Streaming is an intentional scope choice: the package focuses on reproducible, tibble-returning analytical workflows. Use ellmer for interactive streaming chat.

Govern: authentication and compliance boundaries

API keys and Microsoft Entra ID bearer tokens are both supported:

foundry_set_key("your-api-key")
foundry_set_token("your-entra-token")

Use Entra tokens for keyless setups that already rely on service principals, managed identity, or Azure role-based access control. The bearer token is sent to Azure AI Foundry in the Authorization header.

Most core calls stay within your Azure OpenAI or Content Safety resources. Web search is different: Microsoft documents that Grounding with Bing can send data outside the compliance and geographic boundary and can incur separate costs. Keep secrets and regulated data out of web-search prompts, and put foundry_groundedness() or foundry_shield() checks after model output when auditability matters.

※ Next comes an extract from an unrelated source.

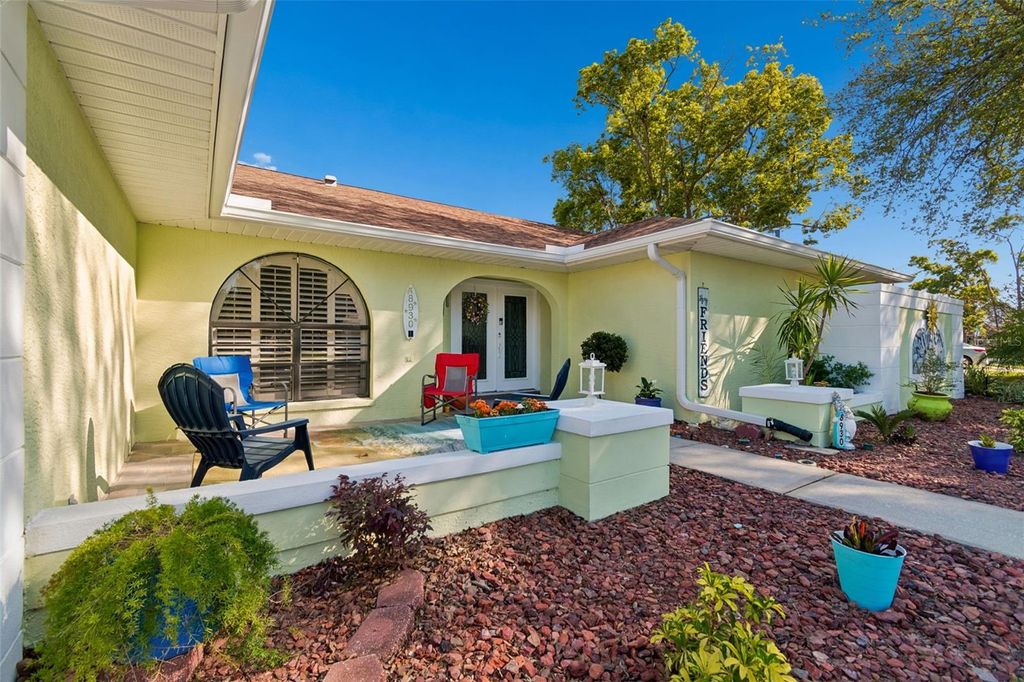 Photo of 8930 Brooker Drive, New Port Richey, FL 34655 (MLS # TB8498959)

foundryR vs ellmer: when to use which

Both packages are useful. They solve different problems.

Use case Use foundryR Use ellmer
Azure-only work that needs broad Foundry coverage Yes Sometimes
Azure AI Content Safety in R Yes No
Batch annotation through Azure’s Files and Batch APIs Yes No
Strict schema-constrained extraction into tibbles Yes Sometimes
Embeddings in dataframes and tidymodels recipes Yes No
Multi-provider chat across OpenAI, Anthropic, Google, and others No Yes
Interactive streaming chat No Yes
Chat-first tool-calling agents Basic Responses API tool loop Yes

Use foundryR when your organization is committed to Azure and you need the Foundry platform surface in analytical R workflows. Use ellmer when you need provider portability, interactive streaming chat, or a chat-first agent interface. The foundryr-vs-ellmer vignette shows how to share type definitions between the two with as_foundry_schema().